Bin Woes

Our wheelie bin was stolen the other day. ‘How rude!’, I thought when I ventured out to locate the nearest one on our Georgian square in my leopard print dressing gown (I think stylish, my housemates think more Doreen from Birds of a Feather). I tiptoed to the next wheelie bin, which was only three metres up the street, on the logical presumption the bin men may have pushed ours along slightly. I was then caught red-handed dropping a small Morrisons bag into what transpired to be, yes, our neighbours’ bin. The prim blonde lady who lives at No. 3 was standing at her front door. I caught her eye as the lid went down and said: ‘Oh, I’m sorry, is this…..’, ‘Our bin?’, she replied haughtily. ‘Yes’. She then strode towards her car, head tossed back, nose in the air. As I shuffled behind attempting to politely explain our dilemma, and the mysterious loss of our bin, she more or less ignored me as if I was someone trying to sell her hideous-looking dressing gowns. Or Immodium. She was not interested. We had dumped our small sack of waste in her dust-bin and despite the genuine error, this was crossing the neighbourly line.
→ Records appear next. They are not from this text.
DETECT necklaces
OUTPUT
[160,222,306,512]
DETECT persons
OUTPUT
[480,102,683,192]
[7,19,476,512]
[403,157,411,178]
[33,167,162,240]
However, on returning to the house I felt mightily indignant. ‘She was not neighbourly!’, I fumed to one sympathetic housemate as I peered like a mad woman out of the window. ‘I am going to go and find our bin’, I declared, striding out into the perilous world again. But on circling the square with the venom and frazzled appearance of a jilted Miss Havisham, I could not find our green wheelie-bin. We would have to order another one. 

Glamourpuss

The next day there was a BIG development in the wheelie-bin saga. Our neighbour on the other side – nice, sprightly-looking  septuagenarian with rimless glasses – passed me and I mentioned our bin issue. ‘Our bin was also stolen two weeks ago’, he comiserated, shaking his head. ‘Oh!’, I exclaimed, feeling less of a victim now we were one of many. ‘Poor you.’ ‘Yes,’ he said, ‘we had to order another bin from the council which didn’t come for ten days’. ‘So you must have found it tough during that time, not having a bin, what did you do?’ I asked. ‘Oh, we put our rubbish in your bin’, he said grinning.

Now this made me genuinely glad. Gleeful, even. I had not been a bad neighbour for accidentally plopping our rubbish in No. 3’s bin. I told the nice man from No. 1 that this was absolutely no problem, we were glad to be of service, and naturally we would be very grateful if he could return the favour. He of course obliged.

Returning home with this breaking news, I told my housemate Susi who had been following the saga: ‘Perhaps, I could go round to No. 3 and say that I thought it would be neighbourly to warn her of the bin thieves in the area.’ Susi looked at me, I thought at first empathetically, and said gently: ‘I think you need a new hobby Kat’.